Renungan Petang 3 Maret 2025

PEKABARAN PENGHIBURAN KEKAL YANG DAPAT DIANDALKAN

Terpujilah Allah, Bapa Tuhan kita Yesus Kristus, Bapa yang penuh belas kasihan dan Allah sumber segala penghiburan,yang menghibur kami dalam segala penderitaan kami, sehingga kami sanggup menghibur mereka, yang berada dalam bermacam-macam penderitaan dengan penghiburan yang kami terima sendiri dari Allah.” 2 Korintus 1:3-4.

“Banyak pekabaran penghiburan yang disampaikan kepada jemaat oleh para nabi zaman dahulu. “Hiburkanlah, hiburkanlah umat-Ku,” (Yesaya 40:1), adalah amanat dari Allah kepada Yesaya; dan bersama amanat itu diberikan penglihatan-penglihatan yang luar biasa yang telah menjadi pengharapan dan sukacita orang-orang percaya selama berabad-abad setelahnya. Meskipun diremehkan manusia, dianiaya, dan ditinggalkan, anak-anak Allah di setiap zaman tetap ditopang oleh janji-janji-Nya yang pasti. Dengan iman mereka telah menantikan saat ketika Ia akan menggenapi jaminan kepada jemaat-Nya, “Aku akan membuat engkau menjadi kebanggaan yang abadi, menjadi kegirangan turun-temurun.”(Yesaya 60:15).” —PK, 722.

“Maka janganlah kita berkabung dan bersedih karena dalam hidup ini kita tidak bebas dari kekecewaan dan kesengsaraan. Jika dalam pemeliharaan Allah kita dipanggil untuk menanggung pencobaan, maka marilah kita menerima salib, dan meminum cawan yang pahit, mengingat bahwa tangan Bapa-lah yang memegangnya di bibir kita. Marilah kita percaya kepada-Nya dalam kegelapan maupun di siang hari. Tidak maukah kita percaya bahwa Ia akan memberikan kepada kita segala sesuatu yang baik bagi kita? “Ia, yang tidak menyayangkan Anak-Nya sendiri, tetapi yang menyerahkan-Nya bagi kita semua, bagaimanakah mungkin Ia tidak mengaruniakan segala sesuatu kepada kita bersama-sama dengan Dia?” (Roma 8:32). Bahkan pun ketika tengah berada di malam penderitaan, bagaimana mungkin kita menolak untuk mengangkat hati dan suara dalam pujian syukur, ketika kita mengingat pada kasih yang telah dinyatakan kepada kita melalui salib di Kalvari?” —5T:316.

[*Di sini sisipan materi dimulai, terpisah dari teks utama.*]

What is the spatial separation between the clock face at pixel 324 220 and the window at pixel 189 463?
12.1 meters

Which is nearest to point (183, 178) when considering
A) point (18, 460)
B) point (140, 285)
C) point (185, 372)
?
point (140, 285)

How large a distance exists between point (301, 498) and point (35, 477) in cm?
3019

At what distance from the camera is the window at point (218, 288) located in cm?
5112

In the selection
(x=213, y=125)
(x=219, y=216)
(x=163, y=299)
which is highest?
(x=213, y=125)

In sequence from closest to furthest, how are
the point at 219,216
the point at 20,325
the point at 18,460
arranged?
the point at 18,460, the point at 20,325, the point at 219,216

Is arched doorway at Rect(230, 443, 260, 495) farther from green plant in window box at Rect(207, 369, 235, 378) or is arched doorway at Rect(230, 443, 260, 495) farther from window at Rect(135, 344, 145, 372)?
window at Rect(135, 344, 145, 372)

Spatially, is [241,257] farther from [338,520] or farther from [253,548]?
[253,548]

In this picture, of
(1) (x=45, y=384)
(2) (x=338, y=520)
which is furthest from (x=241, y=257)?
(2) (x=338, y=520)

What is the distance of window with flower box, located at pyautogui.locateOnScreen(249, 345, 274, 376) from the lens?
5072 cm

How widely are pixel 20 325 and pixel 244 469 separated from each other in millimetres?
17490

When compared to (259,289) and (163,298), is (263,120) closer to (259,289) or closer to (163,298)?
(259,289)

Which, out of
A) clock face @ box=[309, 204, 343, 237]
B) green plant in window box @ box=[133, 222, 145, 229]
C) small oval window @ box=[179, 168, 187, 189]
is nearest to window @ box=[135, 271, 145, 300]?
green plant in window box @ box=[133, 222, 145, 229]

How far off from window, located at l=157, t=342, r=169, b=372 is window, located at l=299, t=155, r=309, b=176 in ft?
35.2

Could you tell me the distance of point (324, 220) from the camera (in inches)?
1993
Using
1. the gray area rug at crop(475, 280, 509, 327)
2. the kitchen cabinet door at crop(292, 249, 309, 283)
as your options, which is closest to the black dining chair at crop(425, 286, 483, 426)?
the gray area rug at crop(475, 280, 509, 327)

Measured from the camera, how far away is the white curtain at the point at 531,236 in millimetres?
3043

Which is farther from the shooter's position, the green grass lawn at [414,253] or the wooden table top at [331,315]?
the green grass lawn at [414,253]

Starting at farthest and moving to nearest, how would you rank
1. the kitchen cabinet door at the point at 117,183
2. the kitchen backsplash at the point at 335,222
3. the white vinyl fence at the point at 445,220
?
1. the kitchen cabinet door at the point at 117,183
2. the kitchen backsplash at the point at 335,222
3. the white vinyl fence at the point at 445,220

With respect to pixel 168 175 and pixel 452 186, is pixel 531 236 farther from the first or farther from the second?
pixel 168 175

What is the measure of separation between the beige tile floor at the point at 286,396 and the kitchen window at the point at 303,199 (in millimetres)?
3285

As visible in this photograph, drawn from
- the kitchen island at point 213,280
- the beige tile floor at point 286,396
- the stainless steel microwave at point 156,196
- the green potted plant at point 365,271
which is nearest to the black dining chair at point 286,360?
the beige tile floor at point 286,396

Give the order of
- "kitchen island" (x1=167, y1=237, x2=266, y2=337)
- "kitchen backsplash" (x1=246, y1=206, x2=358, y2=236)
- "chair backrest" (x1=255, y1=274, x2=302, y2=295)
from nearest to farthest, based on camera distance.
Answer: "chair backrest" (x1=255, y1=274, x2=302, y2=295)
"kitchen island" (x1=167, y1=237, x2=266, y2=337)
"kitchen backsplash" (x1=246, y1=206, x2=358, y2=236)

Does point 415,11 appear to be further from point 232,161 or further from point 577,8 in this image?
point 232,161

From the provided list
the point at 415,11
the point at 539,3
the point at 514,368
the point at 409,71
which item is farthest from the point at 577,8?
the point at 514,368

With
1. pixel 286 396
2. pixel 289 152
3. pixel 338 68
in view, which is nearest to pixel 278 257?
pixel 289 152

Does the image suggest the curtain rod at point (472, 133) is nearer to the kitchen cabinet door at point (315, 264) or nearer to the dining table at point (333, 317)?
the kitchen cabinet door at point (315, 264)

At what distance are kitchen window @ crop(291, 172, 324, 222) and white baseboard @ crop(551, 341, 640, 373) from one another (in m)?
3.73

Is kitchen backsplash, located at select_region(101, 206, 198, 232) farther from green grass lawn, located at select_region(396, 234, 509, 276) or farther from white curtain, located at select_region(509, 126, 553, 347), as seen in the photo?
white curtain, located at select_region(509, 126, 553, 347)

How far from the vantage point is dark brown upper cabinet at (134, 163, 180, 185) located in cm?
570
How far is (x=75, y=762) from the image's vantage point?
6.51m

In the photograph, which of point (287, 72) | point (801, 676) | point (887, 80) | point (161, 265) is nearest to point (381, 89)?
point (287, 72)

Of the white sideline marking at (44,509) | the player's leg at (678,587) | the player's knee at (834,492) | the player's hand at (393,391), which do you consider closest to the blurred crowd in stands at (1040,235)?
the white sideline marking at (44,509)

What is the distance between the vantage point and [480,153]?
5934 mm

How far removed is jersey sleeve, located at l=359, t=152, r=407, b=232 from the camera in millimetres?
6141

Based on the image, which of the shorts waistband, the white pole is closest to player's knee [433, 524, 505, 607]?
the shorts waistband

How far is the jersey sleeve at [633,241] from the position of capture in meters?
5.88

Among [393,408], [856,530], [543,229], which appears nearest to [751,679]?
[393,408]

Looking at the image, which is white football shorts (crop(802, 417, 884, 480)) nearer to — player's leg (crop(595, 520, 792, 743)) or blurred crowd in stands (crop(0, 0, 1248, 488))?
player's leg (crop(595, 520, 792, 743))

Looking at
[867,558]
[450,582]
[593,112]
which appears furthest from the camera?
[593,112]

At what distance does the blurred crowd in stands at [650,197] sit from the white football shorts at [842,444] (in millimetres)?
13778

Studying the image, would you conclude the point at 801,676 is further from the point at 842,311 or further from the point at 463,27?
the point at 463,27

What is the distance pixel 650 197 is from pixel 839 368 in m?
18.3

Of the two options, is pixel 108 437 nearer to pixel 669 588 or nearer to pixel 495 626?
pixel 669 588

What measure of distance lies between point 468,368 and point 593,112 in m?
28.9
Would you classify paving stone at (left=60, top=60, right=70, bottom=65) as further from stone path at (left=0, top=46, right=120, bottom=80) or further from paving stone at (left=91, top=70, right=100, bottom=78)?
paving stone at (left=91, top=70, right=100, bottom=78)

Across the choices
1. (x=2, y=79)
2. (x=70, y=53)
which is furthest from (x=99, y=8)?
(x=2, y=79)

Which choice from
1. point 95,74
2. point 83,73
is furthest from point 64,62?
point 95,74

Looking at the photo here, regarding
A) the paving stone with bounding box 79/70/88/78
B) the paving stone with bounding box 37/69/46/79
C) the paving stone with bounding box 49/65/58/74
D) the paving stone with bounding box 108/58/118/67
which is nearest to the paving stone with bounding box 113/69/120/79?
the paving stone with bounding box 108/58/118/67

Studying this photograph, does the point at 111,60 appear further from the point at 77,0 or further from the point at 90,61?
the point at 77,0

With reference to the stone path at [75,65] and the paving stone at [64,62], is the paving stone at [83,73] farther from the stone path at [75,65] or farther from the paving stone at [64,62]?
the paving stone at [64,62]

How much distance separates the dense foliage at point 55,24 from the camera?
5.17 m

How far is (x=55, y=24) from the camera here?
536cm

“Bersorak-sorailah, hai langit, bersorak-soraklah, hai bumi, dan bergembiralah dengan sorak-sorai, hai gunung-gunung! Sebab TUHAN menghibur umat-Nya dan menyayangi orang-orang-Nya yang tertindas.” Yesaya 49:13.

Blessed be God, even the Father of our Lord Jesus Christ, the Father of mercies, and the God of all comfort; who comforteth us in all our tribulation, that we may be able to comfort them which are in any trouble, by the comfort wherewith we ourselves are comforted of God.” 2 Corinthians 1:3, 4.

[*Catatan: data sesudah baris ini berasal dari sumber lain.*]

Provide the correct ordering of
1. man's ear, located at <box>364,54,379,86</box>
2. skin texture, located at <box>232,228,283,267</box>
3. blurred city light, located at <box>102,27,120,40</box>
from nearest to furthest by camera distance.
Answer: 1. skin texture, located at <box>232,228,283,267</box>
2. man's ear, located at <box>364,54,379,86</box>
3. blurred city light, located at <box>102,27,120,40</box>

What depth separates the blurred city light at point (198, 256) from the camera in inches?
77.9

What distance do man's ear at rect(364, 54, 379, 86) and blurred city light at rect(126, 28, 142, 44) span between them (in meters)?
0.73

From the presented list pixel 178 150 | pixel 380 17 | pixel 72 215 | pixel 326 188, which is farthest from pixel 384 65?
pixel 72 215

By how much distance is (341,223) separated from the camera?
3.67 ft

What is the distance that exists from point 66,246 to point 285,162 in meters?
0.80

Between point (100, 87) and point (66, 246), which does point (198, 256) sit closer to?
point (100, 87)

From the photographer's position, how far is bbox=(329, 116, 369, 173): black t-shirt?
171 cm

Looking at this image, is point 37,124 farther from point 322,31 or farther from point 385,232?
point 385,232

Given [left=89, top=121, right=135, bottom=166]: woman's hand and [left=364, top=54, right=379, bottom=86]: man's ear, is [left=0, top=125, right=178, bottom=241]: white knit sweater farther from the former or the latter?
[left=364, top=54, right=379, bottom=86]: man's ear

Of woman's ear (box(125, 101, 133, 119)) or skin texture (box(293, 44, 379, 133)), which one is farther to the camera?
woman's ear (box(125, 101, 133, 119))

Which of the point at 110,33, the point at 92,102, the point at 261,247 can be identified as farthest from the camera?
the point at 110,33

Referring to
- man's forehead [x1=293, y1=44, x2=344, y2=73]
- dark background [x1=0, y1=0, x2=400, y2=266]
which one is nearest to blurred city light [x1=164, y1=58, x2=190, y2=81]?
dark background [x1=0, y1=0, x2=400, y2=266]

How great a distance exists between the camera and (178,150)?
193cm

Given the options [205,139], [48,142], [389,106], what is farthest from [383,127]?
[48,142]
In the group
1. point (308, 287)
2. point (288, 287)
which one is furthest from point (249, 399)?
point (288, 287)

“Many were the messages of comfort given the church by the prophets of old. “Comfort ye, comfort ye My people,” was Isaiah’s commission from God; and with the commission were given wonderful visions that have been the believers’ hope and joy through all the centuries that have followed. Despised of men, persecuted, forsaken, God’s children in every age have nevertheless been sustained by His sure promises. By faith they have looked forward to the time when He will fulfill to His church the assurance, “I will make thee an eternal excellence, a joy of many generations.”—Prophets and Kings, 722.

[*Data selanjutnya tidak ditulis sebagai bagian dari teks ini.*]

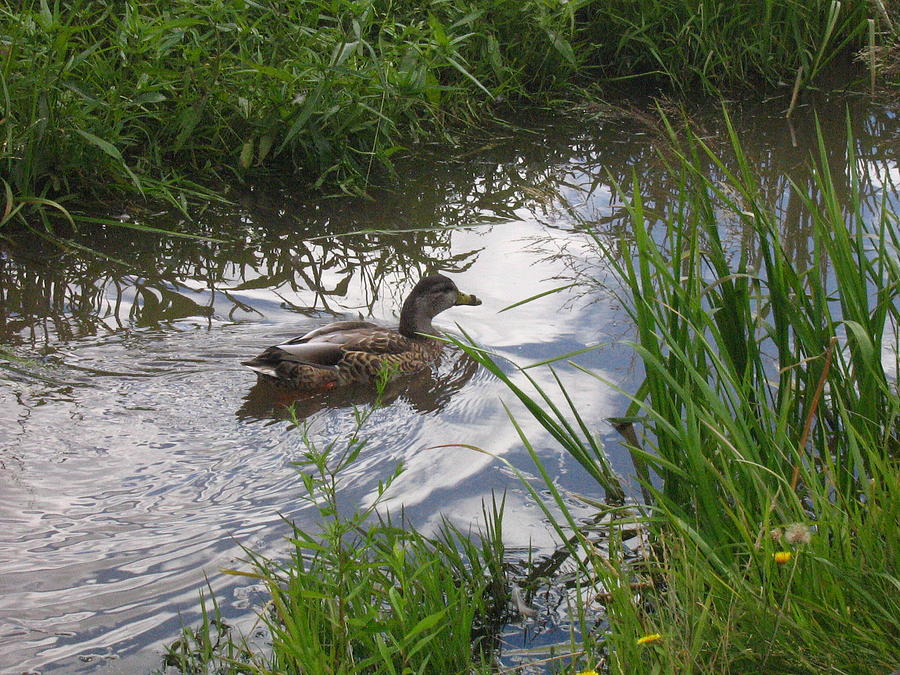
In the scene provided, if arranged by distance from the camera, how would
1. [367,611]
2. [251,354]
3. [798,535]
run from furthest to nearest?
[251,354] → [367,611] → [798,535]

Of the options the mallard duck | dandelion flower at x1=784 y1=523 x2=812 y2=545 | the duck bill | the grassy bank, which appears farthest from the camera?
the grassy bank

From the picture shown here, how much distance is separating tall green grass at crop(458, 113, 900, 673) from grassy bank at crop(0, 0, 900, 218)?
2306 mm

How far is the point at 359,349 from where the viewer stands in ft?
16.2

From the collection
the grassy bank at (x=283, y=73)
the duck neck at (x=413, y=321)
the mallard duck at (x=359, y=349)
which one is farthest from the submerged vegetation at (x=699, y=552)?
the grassy bank at (x=283, y=73)

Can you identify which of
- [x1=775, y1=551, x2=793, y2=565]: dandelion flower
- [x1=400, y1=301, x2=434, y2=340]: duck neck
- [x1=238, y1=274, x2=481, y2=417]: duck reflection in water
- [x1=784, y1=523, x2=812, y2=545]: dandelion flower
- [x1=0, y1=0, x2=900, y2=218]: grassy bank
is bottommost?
[x1=775, y1=551, x2=793, y2=565]: dandelion flower

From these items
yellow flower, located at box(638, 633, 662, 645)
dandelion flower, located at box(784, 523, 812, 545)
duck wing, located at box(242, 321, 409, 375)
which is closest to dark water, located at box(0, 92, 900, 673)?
duck wing, located at box(242, 321, 409, 375)

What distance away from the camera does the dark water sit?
3.21 meters

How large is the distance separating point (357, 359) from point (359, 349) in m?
0.09

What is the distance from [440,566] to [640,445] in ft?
4.45

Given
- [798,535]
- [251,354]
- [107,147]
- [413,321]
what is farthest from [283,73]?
[798,535]

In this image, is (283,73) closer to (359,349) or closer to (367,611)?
(359,349)

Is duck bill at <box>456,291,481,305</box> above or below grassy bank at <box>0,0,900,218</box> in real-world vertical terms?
below

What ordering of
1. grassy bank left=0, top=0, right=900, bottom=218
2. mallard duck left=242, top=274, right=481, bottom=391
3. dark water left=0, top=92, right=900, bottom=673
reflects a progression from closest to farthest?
dark water left=0, top=92, right=900, bottom=673
mallard duck left=242, top=274, right=481, bottom=391
grassy bank left=0, top=0, right=900, bottom=218

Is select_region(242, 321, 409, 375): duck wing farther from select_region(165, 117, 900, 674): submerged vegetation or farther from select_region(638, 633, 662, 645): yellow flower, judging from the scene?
select_region(638, 633, 662, 645): yellow flower
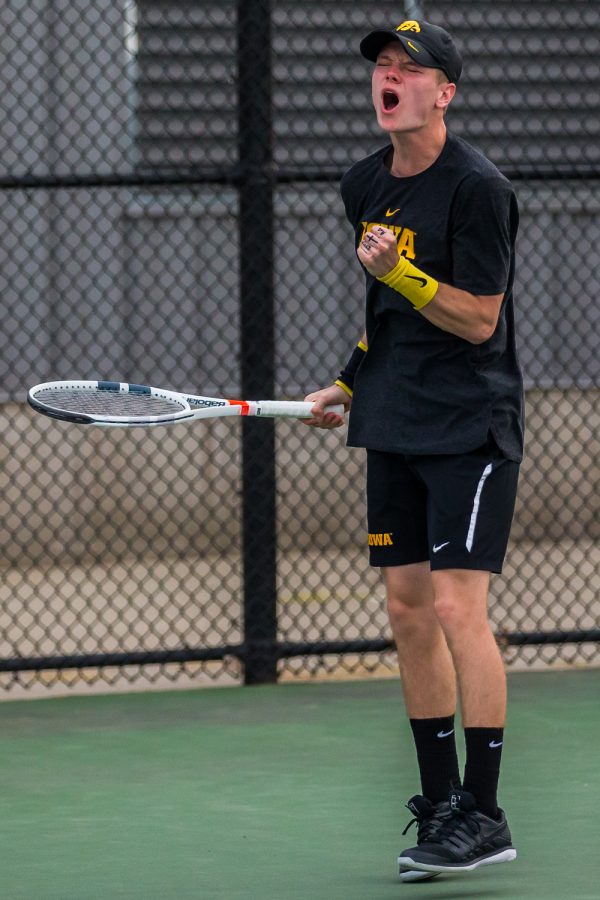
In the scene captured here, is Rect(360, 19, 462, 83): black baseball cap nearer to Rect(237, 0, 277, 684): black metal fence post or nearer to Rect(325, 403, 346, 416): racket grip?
Rect(325, 403, 346, 416): racket grip

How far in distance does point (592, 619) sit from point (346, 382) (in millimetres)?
4185

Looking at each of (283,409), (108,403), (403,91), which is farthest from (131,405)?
(403,91)

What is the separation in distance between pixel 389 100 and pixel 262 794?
1874 millimetres

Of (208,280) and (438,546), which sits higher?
(208,280)

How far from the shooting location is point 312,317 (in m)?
8.92

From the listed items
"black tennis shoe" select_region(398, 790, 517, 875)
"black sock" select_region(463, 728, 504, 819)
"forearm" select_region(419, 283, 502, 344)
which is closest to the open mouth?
"forearm" select_region(419, 283, 502, 344)

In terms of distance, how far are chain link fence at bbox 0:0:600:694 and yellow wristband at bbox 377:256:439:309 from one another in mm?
4708

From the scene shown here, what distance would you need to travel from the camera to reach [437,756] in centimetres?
382

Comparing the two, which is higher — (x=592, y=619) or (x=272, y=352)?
(x=272, y=352)

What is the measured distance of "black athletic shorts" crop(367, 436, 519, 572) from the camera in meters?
3.66

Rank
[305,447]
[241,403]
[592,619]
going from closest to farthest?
[241,403] → [592,619] → [305,447]

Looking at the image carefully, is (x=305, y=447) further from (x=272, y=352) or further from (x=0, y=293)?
(x=272, y=352)

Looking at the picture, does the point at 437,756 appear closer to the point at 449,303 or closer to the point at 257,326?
the point at 449,303

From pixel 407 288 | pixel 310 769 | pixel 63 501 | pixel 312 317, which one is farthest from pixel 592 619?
pixel 407 288
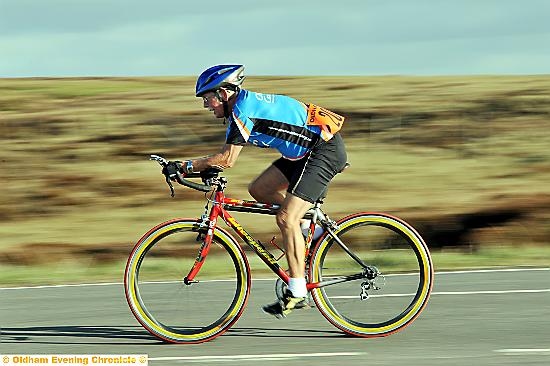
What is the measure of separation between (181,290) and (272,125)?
4.72 feet

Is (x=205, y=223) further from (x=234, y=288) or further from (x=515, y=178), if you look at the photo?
(x=515, y=178)

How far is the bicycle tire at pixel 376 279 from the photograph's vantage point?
7781 millimetres

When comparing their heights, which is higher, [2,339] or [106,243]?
[2,339]

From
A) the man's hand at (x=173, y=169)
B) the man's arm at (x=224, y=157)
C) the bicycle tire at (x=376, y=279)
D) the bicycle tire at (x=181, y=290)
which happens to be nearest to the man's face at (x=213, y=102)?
the man's arm at (x=224, y=157)

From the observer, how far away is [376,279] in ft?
25.8

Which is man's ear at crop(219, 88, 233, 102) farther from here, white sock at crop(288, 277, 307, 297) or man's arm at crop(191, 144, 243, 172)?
white sock at crop(288, 277, 307, 297)

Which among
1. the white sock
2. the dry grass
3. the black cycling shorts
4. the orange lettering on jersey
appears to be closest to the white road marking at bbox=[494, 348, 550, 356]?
the white sock

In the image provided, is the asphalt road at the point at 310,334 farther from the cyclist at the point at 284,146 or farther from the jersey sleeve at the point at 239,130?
the jersey sleeve at the point at 239,130

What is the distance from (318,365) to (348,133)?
20.6 metres

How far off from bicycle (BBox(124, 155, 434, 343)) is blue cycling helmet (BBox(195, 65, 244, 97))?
0.69m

“Then let us not mourn and grieve because in this life we are not free from disappointments and afflictions. If in the providence of God we are called upon to endure trials, let us accept the cross, and drink the bitter cup, remembering that it is a Father’s hand that holds it to our lips. Let us trust Him in the darkness as well as in the day. Can we not believe that He will give us everything that is for our good? “He that spared not His own Son, but delivered Him up for us all, how shall He not with Him also freely give us all things?” Even in the night of affliction, how can we refuse to lift heart and voice in grateful praise, when we remember the love to us expressed by the cross of Calvary?” —Testimonies for the Church 5:316.

“Sing, O heavens; and be joyful, O earth; and break forth into singing, O mountains: for the Lord hath comforted His people, and will have mercy upon His afflicted.” Isaiah 49:13. RRe 111.